After the independence of the
Irish Free State, "West British" was applied mainly to
anglophile Roman Catholics, the small number of
Catholic unionists, as
Protestants were expected to be naturally
unionists. This was not automatic, since there were, and are, also
Anglo-Irish Protestants favouring
Irish republicanism (see
Protestant Irish nationalism).
Contemporary usage
"Brit" meaning "British person", attested in 1884,
is pejorative in Irish usage, though used as a value-neutral colloquialism in Great Britain.
During
the Troubles, among nationalists "the Brits" specifically meant
the British Army in Northern Ireland.
"West Brit" is today used by Irish people, chiefly within Ireland, to criticise a variety of perceived faults of other Irish people:
Not all people so labelled may actually be characterised by these stereotypical views and habits.
Public perception and self-identity can vary.
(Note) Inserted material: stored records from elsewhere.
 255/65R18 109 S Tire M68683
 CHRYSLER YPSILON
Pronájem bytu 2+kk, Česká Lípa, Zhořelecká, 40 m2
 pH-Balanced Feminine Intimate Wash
During his
2011 presidential campaign,
Sinn Féin candidate
Martin McGuinness criticised what he called West Brit elements of the media, who he said were out to undermine his attempt to win the election.
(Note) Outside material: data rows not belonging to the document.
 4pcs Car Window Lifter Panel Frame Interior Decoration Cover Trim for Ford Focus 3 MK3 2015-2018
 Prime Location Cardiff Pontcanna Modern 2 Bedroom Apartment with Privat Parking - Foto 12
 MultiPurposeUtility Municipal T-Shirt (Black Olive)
He later said it was an "off-the-cuff remark" but did not define for the electorate what (or who) he had meant by the term.
On the other hand, Irish-born entertainer
Terry Wogan, who spent most of his career in Britain working for the
BBC, cheerfully described himself as a West Brit:
I'm an effete, urban Irishman. I was an avid radio listener as a boy, but it was the BBC, not RTÉ. I was a West Brit from the start. ... I'm a kind of child of the Pale. ... I think I was born to succeed here [in the UK]; I have much more freedom than I had in Ireland.
Wogan became a
dual citizen of Ireland and the UK, and was eventually
knighted by Queen
Elizabeth II.
Similar terms
Castle Catholic was applied more specifically by Republicans to middle-class Catholics assimilated into the pro-British establishment, after
Dublin Castle, the centre of
the British administration. Sometimes the exaggerated
pronunciation spelling Cawtholic was used to suggest an accent imitative of British
Received Pronunciation.
These identified
Catholic unionists whose involvement in the British system was the whole aim of O'Connell's
Emancipation Act of 1829. Having and exercising their new legal rights under the Act, Castle Catholics were then rather illogically being pilloried by other Catholics for exercising them to the full.
The old-fashioned word
shoneen (from
Irish:
Seoinín, diminutive of
Seán, thus literally 'Little John', and apparently a reference to
John Bull) was applied to those who emulated the homes, habits, lifestyle, pastimes, clothes, and
zeitgeist of the
Protestant Ascendancy.
P. W. Joyce's
English As We Speak It in Ireland defines it as "a gentleman in a small way: a would-be gentleman who puts on superior airs."
A variant since c. 1840,
jackeen ('Little Jack'), was used in the countryside in reference to Dubliners with British sympathies; it is a pun, substituting the nickname
Jack for
John, as a reference to the
Union Jack, the British flag. In the 20th century,
jackeen took on the more generalized meaning of "a self-assertive worthless fellow".
Antonyms
The term is sometimes contrasted with
Little Irelander, a derogatory term for an Irish person who is seen as excessively
nationalistic,
Anglophobic and
xenophobic, sometimes also practising a strongly conservative form of Roman Catholicism. This term was popularised by
Seán Ó Faoláin.
"
Little Englander" had been an equivalent term in British politics since about 1859.
An antonym of
jackeen, in its modern sense of an urban (and strongly British-influenced) Dubliner, is
culchie, referring to a stereotypical Irish person of the countryside (and rarely pro-British).